Using weightage/votes to determine the correctness of a belief is fundamentally against the idea of deCheem, which is to use logical deduction to arrive at facts about our world. If you find yourself struggling with the correctness of a certain belief, think about a specific subset of situations with this belief that you for sure is correct, and document that instead.

Since ‘not good’ is not necessarily ‘bad’, how can things be binary?

Indeed, ‘not good’ is not the same as ‘bad’, just like ‘not hot’ is not necessarily ‘cold’. deCheem leaves it to the user to determine what the opposite of each situation is, be it as a new situation or simply the negation of the former.

How do you deal with ‘scales of things’ or ‘rankings’ or ‘priorities’.

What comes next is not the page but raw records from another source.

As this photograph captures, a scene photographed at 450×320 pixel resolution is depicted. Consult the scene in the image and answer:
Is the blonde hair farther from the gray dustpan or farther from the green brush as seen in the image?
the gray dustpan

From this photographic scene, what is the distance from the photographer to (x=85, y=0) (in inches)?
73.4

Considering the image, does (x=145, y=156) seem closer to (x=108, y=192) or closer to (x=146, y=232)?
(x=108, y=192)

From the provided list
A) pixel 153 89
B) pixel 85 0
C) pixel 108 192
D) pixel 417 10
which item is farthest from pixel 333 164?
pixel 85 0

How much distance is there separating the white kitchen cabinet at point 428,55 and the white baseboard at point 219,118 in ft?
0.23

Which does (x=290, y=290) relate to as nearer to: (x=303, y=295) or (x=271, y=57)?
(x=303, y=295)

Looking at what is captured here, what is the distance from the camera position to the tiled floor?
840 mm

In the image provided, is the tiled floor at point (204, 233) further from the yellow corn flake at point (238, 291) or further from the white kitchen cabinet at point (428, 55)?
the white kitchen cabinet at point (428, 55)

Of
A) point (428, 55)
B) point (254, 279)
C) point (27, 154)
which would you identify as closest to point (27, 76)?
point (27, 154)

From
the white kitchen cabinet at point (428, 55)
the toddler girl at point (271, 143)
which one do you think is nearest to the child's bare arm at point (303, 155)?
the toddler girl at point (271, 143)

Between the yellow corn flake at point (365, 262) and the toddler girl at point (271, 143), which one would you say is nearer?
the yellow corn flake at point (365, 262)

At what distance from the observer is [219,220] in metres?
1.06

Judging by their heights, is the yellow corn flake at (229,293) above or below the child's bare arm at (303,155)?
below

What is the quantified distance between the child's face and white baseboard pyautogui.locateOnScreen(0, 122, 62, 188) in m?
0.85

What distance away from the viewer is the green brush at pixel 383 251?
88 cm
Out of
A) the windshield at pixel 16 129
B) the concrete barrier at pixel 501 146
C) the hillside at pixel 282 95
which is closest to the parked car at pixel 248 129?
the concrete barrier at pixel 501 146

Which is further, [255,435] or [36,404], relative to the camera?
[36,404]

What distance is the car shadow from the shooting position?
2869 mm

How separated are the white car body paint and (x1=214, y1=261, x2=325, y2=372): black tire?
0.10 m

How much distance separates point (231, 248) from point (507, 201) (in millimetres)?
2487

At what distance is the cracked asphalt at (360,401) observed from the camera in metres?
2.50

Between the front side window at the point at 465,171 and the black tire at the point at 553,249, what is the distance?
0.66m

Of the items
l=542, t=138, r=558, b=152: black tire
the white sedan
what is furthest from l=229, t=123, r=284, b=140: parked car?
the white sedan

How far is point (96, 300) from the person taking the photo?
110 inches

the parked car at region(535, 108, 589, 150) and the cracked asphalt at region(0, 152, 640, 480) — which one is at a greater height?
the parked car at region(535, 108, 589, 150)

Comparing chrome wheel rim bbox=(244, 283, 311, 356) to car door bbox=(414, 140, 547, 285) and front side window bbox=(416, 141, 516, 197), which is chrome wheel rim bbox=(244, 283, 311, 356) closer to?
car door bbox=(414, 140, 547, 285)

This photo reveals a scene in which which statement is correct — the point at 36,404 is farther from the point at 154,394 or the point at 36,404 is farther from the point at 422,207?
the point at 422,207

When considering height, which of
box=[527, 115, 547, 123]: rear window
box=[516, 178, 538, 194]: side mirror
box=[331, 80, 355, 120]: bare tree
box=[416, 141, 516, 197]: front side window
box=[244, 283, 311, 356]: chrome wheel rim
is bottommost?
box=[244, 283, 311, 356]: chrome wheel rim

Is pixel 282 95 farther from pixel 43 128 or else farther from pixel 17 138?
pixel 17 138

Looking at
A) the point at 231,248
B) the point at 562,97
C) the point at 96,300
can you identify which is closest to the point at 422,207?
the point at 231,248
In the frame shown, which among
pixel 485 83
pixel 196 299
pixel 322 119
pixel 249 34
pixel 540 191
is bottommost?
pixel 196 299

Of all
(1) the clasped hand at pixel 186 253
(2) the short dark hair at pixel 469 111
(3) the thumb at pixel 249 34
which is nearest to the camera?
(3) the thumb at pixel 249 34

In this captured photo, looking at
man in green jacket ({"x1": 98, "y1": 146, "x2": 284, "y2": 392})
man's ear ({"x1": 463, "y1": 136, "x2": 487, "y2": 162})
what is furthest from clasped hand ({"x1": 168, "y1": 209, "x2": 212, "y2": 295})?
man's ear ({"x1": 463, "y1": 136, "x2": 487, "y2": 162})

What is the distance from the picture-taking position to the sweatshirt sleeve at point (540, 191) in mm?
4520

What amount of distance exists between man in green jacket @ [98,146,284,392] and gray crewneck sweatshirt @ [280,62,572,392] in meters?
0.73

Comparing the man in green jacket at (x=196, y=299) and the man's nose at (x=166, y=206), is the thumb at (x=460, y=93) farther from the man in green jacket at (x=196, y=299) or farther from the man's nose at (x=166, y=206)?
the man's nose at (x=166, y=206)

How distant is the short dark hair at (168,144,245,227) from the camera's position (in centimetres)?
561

‘Scales’ have similar pitfalls to weightage - something has to be more important than everything else, and when it’s not, then something else is. This means that any arbitrary ranking-list can be expressed as a series of beliefs about the utmost importance of a certain thing under certain circumstances.

How efficient is deCheem in dealing with large numbers of beliefs and arguments?

deCheem uses set-theory to perform deduction, meaning it is able to perform implicit deduction without the computational overhead of generating 2^n scenarios or relationships in order to achieve it.

The limitations on the number of beliefs that can be in a belief base is only limited by the RAM available on your computer. As for the computability of the inference, deCheem can generate arguments with up to 500000 chained implications easily on any modern laptop.